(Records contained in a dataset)
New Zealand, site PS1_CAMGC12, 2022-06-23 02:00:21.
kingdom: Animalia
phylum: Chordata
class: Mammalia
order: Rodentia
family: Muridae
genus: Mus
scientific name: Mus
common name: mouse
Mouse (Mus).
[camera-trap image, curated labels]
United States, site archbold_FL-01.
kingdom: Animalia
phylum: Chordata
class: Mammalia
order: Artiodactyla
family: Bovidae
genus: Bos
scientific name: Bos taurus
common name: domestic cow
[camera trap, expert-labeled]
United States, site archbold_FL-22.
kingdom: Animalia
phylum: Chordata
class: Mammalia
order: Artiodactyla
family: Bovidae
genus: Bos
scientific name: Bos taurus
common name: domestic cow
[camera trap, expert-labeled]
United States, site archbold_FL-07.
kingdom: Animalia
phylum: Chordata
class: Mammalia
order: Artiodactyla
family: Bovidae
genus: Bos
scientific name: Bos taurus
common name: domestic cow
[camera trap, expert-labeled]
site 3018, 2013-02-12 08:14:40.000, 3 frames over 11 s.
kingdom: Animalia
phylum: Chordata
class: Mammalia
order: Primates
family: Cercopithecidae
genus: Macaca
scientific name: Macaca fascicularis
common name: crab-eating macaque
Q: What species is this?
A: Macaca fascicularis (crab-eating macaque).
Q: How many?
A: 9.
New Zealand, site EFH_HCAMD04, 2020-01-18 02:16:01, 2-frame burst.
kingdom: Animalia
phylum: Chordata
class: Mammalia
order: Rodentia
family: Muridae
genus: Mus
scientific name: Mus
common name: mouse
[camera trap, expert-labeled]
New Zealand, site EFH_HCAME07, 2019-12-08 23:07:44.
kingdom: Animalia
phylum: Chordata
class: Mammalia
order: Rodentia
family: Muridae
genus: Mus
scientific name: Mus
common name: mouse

> _Directions for this task_
For the string "Zealand", give the number of lines in the records that contain it and nothing besides.

> _The answer_
3